* What the task asks: List every topic that the piece on advice for young engineers says students are usually asking about when they request career advice.

── Quoted text ──

Advice for Young Engineers


I've been "friended" on social media by hundreds of network engineering students and young people just beginning their IT careers. Mostly they're people who are aware of my books, or possibly even read one or two of them, and have been bamboozled into thinking I know what I'm talking about. They'll frequently contact me with some variation of the following request: "Can you advise me on how to be successful in my career?"

Of course what they're usually asking is for advice on what certifications they should get, what they should specialize in, what kinds of companies they should try to join, and that sort of thing. But, shoot, you can find all that stuff out with a little research on the Interwebs. The advice I give them is not at all what they were looking for.

So I thought I'd share that advice here. It's probably not what you're looking for either. But if you really want to make a difference in the networking industry, these steps can help you build foundation skills that are almost as important as going after that CCIE or landing that job at the Next Great Start-Up.

───
── Given records ──

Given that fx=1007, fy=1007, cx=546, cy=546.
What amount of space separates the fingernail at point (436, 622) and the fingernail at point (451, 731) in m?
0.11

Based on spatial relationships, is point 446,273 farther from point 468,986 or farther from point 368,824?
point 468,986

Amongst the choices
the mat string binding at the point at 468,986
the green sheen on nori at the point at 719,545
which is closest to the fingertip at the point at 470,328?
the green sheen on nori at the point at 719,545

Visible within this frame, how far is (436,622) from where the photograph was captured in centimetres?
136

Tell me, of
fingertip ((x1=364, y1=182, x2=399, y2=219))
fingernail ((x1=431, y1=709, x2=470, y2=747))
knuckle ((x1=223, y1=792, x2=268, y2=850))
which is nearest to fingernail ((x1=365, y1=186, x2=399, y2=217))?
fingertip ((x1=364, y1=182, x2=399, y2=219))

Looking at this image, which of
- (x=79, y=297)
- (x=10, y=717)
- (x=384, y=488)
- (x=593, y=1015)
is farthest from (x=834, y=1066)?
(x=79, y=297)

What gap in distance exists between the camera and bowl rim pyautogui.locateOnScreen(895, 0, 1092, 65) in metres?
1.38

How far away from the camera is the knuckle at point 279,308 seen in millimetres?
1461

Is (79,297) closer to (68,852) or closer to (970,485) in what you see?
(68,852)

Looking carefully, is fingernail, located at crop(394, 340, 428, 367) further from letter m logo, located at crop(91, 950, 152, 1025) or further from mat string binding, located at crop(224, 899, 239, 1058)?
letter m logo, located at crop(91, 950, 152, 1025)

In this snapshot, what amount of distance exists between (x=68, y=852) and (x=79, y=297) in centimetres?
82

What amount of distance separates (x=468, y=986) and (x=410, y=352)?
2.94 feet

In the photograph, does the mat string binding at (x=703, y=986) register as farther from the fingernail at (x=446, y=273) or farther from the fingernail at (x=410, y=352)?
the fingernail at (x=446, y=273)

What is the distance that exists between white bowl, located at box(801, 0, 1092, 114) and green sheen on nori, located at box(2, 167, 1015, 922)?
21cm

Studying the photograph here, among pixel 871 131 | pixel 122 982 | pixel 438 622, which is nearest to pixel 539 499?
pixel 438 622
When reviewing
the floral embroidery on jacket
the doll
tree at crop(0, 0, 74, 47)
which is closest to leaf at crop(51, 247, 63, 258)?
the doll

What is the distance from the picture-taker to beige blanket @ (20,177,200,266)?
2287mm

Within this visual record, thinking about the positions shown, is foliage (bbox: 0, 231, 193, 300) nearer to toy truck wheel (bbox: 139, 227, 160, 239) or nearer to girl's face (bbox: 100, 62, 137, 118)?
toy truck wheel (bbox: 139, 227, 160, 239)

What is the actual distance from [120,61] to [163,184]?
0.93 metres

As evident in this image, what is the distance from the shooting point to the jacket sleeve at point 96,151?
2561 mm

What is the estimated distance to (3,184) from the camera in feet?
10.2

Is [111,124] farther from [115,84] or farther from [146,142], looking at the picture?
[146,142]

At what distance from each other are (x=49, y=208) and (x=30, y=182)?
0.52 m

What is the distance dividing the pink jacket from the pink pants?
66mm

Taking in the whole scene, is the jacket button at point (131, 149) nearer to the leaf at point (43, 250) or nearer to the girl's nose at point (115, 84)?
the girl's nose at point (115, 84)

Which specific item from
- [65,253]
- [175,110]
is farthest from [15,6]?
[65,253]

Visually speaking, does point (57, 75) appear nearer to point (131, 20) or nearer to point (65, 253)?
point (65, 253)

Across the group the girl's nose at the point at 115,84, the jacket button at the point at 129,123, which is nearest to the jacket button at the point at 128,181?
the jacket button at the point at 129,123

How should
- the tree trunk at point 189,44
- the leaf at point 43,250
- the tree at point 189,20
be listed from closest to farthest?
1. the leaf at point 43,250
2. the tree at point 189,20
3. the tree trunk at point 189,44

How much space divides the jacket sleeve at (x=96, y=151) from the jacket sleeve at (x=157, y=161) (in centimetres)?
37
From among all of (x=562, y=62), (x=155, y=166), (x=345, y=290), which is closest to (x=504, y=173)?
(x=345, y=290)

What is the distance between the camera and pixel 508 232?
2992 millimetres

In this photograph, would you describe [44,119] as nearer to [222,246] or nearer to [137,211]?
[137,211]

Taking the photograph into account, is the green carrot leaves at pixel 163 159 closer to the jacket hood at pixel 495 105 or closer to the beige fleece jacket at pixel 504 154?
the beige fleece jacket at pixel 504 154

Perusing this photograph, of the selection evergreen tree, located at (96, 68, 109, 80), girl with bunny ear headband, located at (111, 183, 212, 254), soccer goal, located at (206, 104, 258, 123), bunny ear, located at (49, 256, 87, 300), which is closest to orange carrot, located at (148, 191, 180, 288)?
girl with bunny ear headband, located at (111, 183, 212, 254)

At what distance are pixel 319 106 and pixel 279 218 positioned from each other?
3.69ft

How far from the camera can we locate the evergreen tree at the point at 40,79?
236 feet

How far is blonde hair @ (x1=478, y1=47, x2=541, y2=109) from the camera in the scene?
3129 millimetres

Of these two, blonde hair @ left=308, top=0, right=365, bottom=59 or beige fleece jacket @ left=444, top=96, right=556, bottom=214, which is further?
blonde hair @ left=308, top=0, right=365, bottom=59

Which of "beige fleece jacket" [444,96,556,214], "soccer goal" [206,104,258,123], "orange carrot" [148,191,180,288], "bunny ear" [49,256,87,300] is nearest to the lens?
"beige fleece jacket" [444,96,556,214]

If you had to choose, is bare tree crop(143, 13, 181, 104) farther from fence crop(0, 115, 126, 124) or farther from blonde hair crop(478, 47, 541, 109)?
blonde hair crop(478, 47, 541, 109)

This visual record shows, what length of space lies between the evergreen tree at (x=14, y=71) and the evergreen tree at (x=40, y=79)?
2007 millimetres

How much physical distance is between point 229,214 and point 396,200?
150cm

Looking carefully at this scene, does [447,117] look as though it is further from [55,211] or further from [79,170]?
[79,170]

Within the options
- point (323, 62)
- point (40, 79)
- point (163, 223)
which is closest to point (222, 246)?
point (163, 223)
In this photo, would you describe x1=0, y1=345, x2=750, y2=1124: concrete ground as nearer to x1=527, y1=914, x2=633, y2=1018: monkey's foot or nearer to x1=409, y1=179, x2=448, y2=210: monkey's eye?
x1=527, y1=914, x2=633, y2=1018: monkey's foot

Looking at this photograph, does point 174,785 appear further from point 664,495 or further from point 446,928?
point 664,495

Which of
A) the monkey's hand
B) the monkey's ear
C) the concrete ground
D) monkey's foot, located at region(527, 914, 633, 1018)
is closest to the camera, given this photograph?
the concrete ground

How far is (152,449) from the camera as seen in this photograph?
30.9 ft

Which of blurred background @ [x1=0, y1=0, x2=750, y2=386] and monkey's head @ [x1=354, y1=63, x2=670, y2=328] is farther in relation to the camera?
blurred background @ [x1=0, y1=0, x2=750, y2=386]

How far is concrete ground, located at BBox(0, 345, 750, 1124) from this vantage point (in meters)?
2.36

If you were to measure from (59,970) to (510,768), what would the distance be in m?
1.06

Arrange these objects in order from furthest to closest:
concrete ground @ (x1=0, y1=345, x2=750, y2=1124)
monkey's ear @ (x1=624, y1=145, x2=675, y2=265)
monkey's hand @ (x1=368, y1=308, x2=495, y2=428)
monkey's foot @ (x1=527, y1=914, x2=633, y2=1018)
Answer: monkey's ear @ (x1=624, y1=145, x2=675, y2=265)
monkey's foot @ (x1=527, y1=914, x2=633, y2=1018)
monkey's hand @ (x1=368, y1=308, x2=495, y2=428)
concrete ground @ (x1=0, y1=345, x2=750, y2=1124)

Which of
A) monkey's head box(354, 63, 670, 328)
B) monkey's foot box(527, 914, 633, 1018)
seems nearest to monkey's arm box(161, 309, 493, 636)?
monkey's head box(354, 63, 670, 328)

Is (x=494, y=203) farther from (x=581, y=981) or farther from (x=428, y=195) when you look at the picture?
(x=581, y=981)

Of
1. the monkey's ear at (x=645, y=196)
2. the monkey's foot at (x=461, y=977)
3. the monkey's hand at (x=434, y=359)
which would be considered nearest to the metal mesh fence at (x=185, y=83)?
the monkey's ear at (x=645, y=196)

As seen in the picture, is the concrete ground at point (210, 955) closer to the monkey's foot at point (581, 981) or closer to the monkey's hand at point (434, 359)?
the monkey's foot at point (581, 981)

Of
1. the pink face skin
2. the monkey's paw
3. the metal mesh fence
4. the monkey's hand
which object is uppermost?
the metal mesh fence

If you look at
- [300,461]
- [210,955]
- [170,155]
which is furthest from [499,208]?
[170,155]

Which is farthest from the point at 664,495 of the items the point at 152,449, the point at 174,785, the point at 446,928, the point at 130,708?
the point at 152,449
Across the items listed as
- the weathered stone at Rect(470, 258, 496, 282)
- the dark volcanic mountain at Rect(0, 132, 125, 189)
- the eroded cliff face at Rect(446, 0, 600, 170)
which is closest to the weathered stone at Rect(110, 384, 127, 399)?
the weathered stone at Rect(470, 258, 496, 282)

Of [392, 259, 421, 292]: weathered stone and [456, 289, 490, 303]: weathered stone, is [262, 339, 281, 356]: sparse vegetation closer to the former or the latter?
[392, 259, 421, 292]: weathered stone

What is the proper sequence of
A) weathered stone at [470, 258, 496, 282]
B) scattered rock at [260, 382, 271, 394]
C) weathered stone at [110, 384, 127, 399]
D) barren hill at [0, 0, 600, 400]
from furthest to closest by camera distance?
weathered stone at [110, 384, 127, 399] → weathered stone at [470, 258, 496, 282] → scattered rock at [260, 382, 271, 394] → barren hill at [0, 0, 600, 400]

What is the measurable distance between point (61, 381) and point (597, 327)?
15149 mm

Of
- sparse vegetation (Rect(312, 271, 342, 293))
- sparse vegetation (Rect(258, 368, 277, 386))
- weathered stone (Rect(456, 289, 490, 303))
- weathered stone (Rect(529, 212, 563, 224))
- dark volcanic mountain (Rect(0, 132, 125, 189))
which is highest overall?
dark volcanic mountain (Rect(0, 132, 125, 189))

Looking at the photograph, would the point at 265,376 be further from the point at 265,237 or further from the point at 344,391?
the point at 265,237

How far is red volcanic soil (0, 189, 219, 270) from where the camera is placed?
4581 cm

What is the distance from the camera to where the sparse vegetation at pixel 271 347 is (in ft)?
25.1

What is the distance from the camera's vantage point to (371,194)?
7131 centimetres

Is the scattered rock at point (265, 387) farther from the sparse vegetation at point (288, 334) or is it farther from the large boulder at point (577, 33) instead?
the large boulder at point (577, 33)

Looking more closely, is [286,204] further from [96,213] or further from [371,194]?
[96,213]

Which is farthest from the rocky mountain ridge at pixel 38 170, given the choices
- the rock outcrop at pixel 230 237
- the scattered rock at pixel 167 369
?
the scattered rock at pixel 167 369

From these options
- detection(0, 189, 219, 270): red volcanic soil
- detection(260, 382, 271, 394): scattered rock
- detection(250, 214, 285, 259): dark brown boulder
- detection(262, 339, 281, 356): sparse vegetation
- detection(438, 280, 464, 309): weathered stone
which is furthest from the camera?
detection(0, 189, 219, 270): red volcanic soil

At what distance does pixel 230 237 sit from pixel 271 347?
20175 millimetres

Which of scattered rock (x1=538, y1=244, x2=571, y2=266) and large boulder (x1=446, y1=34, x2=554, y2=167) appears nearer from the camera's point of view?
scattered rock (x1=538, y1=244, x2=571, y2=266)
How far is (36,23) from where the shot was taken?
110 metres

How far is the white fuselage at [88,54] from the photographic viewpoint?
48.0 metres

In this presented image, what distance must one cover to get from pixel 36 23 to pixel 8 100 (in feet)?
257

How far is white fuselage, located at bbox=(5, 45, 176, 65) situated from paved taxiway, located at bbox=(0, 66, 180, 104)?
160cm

───

* Complete response:
- What certifications they should get
- What they should specialize in
- What kinds of companies they should try to join